_EXERCISE PASSAGE_.
Singer with a Glove by Edgar Degas, originally titled Chanteuse de Café, la chanteuse au gant, is an 1878 pastel drawing on canvas 53.2 x 41 cm. Degas was a French artist known for his pastels, paintings, sculptures, prints, and charcoal drawings. This pastel is part of a series of works that have cafe-concert singers as their subject. Degas was a habitué of those places, especially the Café des Ambassadeurs, and he uses them as the settings for many of his works.

Ballet Rehearsal (1873) and The Ballet Class (1874) also depict performers both on stage and in practice. Degas is especially identified with the subject of dance; more than half of his works depict dancers alone. He is regarded as one of the founders of Impressionism, although he rejected the term, and preferred to think of himself as a realist. Singer with a Glove has been in the Fogg Museum collection since 1951. The Fogg Museum, which is associated with Harvard University along with two other museums and four research centers, has a permanent Degas exhibition with nearly 70 pieces in the collection. The Fogg was the first museum to mount an exhibition of works by Degas, which became a pivotal moment in his lifetime. At the first Fogg showing attendance reached 550, which at the time was considered a success.

== Composition ==
Singer with a Glove consists of bright and dark colors. The singer, who has a pale complexion, wears a black-glove and pink toned dress. In the background there are long washes of orange-red, light green, and pale yellow. There are scribbles of light reflecting white onto the woman's arm, chest, and face, and the black around the dress's neckline and sleeve imply feathers without showing individual feathers or lines. Her face holds an operatic note, her eyes focus on her raised gloved-hand, and her red hair is pulled back into a low bun. A dark shadow is cast over her eyes and top of her head. The singer's hair is coiffed and includes a flower, she has jewels for earrings, and her dress includes a bodice.

_SUPPLIED INFORMATION_.
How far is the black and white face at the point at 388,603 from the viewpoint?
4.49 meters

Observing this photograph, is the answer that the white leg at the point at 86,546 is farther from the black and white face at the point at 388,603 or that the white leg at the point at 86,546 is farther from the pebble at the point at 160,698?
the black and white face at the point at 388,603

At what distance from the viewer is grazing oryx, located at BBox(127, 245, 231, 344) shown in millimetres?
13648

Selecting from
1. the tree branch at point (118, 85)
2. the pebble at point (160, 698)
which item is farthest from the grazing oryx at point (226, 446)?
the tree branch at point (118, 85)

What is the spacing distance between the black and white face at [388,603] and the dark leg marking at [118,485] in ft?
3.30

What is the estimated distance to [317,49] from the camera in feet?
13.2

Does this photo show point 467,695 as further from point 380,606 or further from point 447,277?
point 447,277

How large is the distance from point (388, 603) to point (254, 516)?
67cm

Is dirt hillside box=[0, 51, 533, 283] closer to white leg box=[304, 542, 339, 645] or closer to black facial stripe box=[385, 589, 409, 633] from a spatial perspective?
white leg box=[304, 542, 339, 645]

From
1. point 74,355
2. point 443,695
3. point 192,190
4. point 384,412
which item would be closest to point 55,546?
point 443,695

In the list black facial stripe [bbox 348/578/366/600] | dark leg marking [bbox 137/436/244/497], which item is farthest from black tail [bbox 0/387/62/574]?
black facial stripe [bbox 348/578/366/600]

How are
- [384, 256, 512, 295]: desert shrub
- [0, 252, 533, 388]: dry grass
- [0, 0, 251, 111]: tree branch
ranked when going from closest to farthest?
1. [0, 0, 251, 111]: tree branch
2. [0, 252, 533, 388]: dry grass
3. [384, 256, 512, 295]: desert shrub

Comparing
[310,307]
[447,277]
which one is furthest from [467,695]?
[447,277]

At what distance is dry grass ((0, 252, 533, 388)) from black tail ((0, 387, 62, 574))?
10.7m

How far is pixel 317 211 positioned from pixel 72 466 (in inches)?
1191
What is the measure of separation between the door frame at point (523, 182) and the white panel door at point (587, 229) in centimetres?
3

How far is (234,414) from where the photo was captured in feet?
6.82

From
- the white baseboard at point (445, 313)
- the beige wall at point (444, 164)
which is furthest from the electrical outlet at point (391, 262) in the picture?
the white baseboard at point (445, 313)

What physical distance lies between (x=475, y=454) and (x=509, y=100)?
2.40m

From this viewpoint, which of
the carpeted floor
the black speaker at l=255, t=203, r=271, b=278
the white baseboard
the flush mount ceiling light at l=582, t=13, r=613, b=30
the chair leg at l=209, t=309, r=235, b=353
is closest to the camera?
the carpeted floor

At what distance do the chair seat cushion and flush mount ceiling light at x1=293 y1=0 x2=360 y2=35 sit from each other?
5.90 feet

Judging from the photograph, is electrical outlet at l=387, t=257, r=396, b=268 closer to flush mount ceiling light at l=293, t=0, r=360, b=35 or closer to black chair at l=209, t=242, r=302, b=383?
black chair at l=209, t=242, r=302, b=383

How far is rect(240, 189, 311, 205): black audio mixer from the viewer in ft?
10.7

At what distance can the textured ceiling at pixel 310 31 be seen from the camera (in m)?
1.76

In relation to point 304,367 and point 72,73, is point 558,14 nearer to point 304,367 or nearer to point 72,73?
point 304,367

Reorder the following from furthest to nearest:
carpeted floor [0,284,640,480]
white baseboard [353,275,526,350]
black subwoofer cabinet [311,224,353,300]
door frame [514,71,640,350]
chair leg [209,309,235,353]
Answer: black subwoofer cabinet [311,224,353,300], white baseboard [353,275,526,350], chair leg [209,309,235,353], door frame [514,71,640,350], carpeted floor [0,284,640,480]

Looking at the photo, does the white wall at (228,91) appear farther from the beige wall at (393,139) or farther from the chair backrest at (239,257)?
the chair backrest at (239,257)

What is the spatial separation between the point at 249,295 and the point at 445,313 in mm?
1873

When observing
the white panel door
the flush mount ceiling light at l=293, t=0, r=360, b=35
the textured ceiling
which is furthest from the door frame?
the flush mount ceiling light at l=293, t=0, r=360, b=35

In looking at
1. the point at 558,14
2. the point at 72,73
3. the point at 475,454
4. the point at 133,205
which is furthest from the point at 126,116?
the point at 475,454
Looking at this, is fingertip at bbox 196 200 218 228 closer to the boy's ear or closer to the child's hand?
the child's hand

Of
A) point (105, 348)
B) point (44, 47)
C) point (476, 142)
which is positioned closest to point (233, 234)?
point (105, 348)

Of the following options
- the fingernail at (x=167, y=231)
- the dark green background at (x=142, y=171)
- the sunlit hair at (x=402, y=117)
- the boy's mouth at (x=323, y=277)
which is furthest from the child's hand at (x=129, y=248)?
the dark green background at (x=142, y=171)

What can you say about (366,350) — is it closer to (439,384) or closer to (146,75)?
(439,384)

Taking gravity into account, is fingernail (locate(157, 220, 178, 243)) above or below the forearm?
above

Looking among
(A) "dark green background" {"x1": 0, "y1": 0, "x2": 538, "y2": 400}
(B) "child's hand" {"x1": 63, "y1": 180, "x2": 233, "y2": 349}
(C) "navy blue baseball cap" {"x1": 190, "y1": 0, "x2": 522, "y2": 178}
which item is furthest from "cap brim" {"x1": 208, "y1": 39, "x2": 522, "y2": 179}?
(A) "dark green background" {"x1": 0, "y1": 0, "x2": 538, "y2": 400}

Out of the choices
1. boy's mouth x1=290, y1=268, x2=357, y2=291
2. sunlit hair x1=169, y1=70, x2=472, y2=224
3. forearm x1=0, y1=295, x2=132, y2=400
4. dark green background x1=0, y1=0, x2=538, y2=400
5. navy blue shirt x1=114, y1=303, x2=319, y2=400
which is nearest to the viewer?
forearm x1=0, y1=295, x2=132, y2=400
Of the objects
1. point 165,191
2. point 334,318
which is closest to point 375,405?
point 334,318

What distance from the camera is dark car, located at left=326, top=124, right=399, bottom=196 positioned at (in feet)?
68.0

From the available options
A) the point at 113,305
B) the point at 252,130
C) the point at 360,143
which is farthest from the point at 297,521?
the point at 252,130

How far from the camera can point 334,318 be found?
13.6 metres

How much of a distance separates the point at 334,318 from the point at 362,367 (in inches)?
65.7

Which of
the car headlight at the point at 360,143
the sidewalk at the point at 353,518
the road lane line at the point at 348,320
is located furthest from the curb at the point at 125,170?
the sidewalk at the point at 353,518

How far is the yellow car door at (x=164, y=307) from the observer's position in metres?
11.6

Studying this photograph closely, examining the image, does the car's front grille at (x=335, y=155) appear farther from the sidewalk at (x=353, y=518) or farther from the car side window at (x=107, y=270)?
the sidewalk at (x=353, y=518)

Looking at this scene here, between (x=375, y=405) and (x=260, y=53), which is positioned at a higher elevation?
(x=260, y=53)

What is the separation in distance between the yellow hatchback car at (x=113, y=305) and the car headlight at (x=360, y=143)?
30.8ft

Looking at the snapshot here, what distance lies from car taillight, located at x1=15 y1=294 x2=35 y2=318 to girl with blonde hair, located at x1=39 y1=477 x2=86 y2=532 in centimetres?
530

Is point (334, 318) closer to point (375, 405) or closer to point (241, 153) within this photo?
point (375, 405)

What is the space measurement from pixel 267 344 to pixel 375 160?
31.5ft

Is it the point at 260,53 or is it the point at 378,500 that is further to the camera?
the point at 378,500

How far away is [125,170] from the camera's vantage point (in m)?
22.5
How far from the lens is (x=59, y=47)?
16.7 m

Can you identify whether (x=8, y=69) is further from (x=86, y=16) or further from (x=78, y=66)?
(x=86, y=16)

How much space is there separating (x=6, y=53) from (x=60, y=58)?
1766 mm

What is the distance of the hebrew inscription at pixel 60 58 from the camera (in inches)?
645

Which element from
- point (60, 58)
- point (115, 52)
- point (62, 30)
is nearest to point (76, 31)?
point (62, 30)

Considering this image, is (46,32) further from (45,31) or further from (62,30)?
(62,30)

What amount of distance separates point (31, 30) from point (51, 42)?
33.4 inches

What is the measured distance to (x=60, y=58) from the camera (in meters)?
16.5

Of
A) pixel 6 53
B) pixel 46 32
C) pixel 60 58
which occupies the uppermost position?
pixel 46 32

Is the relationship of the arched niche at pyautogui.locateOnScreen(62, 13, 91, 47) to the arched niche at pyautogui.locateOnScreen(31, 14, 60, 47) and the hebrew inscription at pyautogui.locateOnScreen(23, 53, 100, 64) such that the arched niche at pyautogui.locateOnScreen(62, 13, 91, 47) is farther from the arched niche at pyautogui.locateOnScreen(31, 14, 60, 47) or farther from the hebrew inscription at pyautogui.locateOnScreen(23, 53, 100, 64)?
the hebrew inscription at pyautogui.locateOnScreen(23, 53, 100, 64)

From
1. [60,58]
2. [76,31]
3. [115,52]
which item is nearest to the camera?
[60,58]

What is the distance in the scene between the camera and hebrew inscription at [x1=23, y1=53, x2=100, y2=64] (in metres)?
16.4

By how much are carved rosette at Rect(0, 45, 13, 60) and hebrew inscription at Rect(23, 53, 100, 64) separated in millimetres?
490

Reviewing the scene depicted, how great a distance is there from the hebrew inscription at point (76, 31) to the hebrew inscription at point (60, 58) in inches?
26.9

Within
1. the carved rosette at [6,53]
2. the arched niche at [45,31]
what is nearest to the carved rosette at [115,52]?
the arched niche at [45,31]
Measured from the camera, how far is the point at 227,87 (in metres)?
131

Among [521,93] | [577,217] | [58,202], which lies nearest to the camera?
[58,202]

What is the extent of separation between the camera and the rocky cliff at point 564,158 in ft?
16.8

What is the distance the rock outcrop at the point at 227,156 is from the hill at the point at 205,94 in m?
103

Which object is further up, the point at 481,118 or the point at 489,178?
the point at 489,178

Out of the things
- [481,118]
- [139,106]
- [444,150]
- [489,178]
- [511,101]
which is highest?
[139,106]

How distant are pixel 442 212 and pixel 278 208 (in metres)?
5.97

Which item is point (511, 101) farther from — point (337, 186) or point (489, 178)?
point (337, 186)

_WHAT THIS EXERCISE ASKS_.
**A.** According to the Degas passage, since what year has Singer with a Glove been in the Fogg Museum collection?
**B.** Reproduce, without any change, the part of the Degas passage that opens with the words containing "Singer with a Glove by" and closes with "of his works.".
**C.** Render this sentence from the Degas passage in Spanish: "Degas was a habitué of those places, especially the Café des Ambassadeurs, and he uses them as the settings for many of his works."
These records have no connection to the Degas passage.

_ANSWER SECTION_.
**A.** Since 1951.

**B.**
Singer with a Glove by Edgar Degas, originally titled Chanteuse de Café, la chanteuse au gant, is an 1878 pastel drawing on canvas 53.2 x 41 cm. Degas was a French artist known for his pastels, paintings, sculptures, prints, and charcoal drawings. This pastel is part of a series of works that have cafe-concert singers as their subject. Degas was a habitué of those places, especially the Café des Ambassadeurs, and he uses them as the settings for many of his works.

**C.** Degas era un asiduo de esos lugares, especialmente del Café des Ambassadeurs, y los utiliza como escenarios de muchas de sus obras.